_DOCUMENT EXTRACT_:

_ _ _ _

Others' perception is what ultimately defines you, e.g. anything in history books or biographical literature. Those recordings are what we know and perceive about those cultures/people/ideas. Therefore that is what they are (in our perception and our reality). So if the actions that I take and the things that I do are perceived as good, then that is what I am, regardless of internal thoughts (good, bad, or neutral) because those are not substantial.

Anyways... That's my take on it as someone who has been an "actor" my whole life.

Perceptions based on what?
14.09.2015 von panteau

I could be an excellent actor and fool the majority of people into believing that I'm "normal," or "good," or what ever word you'd like to use. But who's to say that their idea of what's "good" is right? Just because the majority of people believe something, doesn't mean that we all should.

For me, I know that virtue comes from within. When I go out into the world of people, I may not always be well-liked. Someone might laugh at me, or talk behind my back, or say, "Wow, she's cold-hearted," but as long as I always tell them the truth, help them solve their problems, do them no actual harm, and seek to remedy all the mistakes I make, I know that I'm being the best person I can be. If anyone asks more of me than that, then I know they're asking too much, and such demand comes from a certain type of ignorance, closed-mindedness, and/or fear, and I should help them with that, too, if possible.

As for matters of reputation, I couldn't possibly care less. But that's just me.

Well, not acting, necessarily...
14.10.2015 von Soulix

I, personally, for the longest time just assumed that there was nothing wrong with me. I mean, I guess I kind of always understood that emotions were never really a big part of my life, but no one ever gave any indication that I was any different from them (and if they did I never picked up on it, which may or may not be another symptom of alexi, I don't know). And now that I do know about alexi, I can't help but feel like I'm the different one, and that there is something wrong with me, which is something I've never felt before and it's really weird feeling it now; but even so, it's not something I would talk to someone about else unless they said something first.

I don't really know where I'm going with this, I guess my point is that it's not acting as much as it is just not addressing it.

Acting
12.11.2015 von Fox

I've never thought of it as acting, but I guess that's what it is.

It's basically what I'd say as a habit. If I'm with people, and something good happens, I smile like everyone else. But I'm not really smiling because I feel happy about what happened, I'm just smiling. And if something bad happens to one of my friends, I put on a sad face and hug them and say sorry. Not because I'm sad, I just do. It's a habit, because that's what everyone else does. I often think they are just doing it with no real emotion behind their smiles and tears as well, but I know deep down that's not true, they are really feeling something.

I often caught myself smiling at something when I'm alone, even though I don't reallyfeel happy. It's just that my brain triggers a smile when something happens that I know I should be feeling happy about.

_ _ _ _

_EXCERPTED DATA_:
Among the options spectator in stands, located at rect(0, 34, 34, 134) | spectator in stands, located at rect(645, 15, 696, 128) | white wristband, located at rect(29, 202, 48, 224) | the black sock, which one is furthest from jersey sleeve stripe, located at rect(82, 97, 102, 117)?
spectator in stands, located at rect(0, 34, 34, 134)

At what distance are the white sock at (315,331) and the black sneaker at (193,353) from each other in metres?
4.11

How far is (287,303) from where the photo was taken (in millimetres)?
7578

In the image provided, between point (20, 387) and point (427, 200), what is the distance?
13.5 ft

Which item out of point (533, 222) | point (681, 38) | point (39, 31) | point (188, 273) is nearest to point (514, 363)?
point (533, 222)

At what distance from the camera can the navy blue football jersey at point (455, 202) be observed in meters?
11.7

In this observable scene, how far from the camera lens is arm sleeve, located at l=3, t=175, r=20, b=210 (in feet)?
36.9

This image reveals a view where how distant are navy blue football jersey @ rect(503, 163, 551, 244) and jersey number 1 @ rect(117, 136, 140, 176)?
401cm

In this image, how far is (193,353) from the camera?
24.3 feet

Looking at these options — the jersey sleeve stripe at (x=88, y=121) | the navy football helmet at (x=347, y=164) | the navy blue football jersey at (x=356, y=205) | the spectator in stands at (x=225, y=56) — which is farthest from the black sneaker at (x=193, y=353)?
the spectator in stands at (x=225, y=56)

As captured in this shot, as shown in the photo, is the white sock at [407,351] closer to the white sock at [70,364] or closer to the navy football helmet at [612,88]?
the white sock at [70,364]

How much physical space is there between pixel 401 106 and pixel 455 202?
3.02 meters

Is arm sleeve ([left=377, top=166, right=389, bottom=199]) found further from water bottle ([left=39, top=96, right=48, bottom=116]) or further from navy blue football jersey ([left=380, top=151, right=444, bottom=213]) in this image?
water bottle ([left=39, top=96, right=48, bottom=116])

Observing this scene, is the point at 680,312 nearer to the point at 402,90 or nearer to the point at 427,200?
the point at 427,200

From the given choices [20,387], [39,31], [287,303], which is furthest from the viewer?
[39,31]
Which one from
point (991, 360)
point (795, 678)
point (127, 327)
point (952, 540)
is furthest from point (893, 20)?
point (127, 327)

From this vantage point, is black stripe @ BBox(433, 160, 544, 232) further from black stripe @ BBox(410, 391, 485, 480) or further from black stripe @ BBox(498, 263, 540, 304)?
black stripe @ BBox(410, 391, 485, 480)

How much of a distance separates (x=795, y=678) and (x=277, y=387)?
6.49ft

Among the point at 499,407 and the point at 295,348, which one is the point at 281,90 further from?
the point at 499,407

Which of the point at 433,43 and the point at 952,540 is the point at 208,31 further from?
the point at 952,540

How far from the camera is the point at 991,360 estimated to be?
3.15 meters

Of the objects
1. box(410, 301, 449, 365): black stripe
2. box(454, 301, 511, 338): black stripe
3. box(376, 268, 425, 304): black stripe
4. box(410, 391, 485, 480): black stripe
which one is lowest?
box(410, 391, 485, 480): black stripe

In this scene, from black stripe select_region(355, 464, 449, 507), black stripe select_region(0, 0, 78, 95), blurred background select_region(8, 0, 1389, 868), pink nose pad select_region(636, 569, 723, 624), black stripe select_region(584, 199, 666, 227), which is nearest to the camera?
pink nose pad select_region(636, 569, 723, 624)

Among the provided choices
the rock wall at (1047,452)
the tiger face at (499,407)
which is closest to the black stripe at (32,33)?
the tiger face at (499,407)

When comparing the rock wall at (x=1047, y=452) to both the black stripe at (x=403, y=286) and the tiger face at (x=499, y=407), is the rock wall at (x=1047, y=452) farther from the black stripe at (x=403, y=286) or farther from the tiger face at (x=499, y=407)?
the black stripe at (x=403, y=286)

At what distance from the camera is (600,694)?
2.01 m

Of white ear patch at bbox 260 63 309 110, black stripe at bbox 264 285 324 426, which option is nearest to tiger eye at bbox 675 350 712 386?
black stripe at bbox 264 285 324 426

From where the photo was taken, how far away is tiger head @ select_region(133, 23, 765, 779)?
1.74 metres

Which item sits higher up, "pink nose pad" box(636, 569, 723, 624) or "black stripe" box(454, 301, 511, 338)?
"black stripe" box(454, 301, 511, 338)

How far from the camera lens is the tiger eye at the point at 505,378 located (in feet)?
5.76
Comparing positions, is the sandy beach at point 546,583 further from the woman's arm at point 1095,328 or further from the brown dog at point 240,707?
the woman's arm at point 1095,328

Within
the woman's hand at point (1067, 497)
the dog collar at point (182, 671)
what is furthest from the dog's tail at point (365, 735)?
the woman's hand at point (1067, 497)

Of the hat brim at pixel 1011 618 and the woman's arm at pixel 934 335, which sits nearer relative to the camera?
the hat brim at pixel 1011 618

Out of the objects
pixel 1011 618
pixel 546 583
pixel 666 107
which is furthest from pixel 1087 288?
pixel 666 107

_ _ _ _

_AIM OF THE TASK_:
Continue the forum discussion about acting out emotions that one does not feel, starting after its last post.

_RESPONSE TO THE TASK_:
Re: Acting
13.11.2015 von Artfunkel

I think that it's important to remember that not being *aware* of what's happening does not mean that nothing *is* happening. I don't consider myself to be acting when I involuntarily smile or frown - I take it to mean that somewhere in my head, the "right" neurons are firing. It's a reassuring thought.

Re: Acting
13.11.2015 von Fox

I think that it's important to remember that not being *aware* of what's happening does not mean that nothing *is* happening. I don't consider myself to be acting when I involuntarily smile or frown - I take it to mean that somewhere in my head, the "right" neurons are firing. It's a reassuring thought.

Interesting thought. I like this way of thinking.

Acting and silly emotions.
20.11.2015 von West1223

I have acted for as long as I can remember how I "feel" and when asked by my family what I feel or how my day was my response is always "it was fine I feel fine" and no one, not even my parents question it or ask for elaborations on my feelings. I also find that lying about this is now easier than telling the truth and I don't even think when I am acting. I often try to avoid people and have noticed that I have become more anti social as a result only talking to people when I have to like in school or clubs. I also talk more to boys than girls as they are less emotional and don't often have feeling discussions.

Often I say things or do things that cause others to feel hurt or offended however I have no idea why they feel this way or that I have done this in the first place. Last weekend for example my aunt, nan and mum were discussing my cousin shopping for wedding dresses and I expressed my opinion of how stupid wedding dresses are as people spend large amounts of money on something that will only be worn once and that I didn't want one when I get married. I later found out from my mum that my aunt and nan had been upset by my words however I can't understand why as I was only expressing my opinion on the subject. Does anyone else find themselves in this situation?

I also find emotions silly sometimes as people constantly cry when others die and when my great nan died people cried at her funeral almost 2 months after her death which seemed silly as everyone dies so there is no use in crying over it. I will admit that when I heard she died I cried for about 10 minutes although I'm not entirely sure why. People also seem to get angry or upset over little things that seem ridiculous to me to be upset or angry over. This is especially noticed by me in tv shows, books and movies. Also when people obsess over tv shows or celebrities I don't understand why so I have learnt to fake enthusiasm for certain shows so as to be involved in the occasional conversation in my class.

I sometimes laugh or cry or shout and can't understand why however by watching and listening to others I have worked out that if I laugh I am happy or find something funny, if I cry it is because I am sad and if I shout it is most likely because I am angry. Does anyone else use this method to understand what you or others are feeling?

Re: Acting and silly emotions.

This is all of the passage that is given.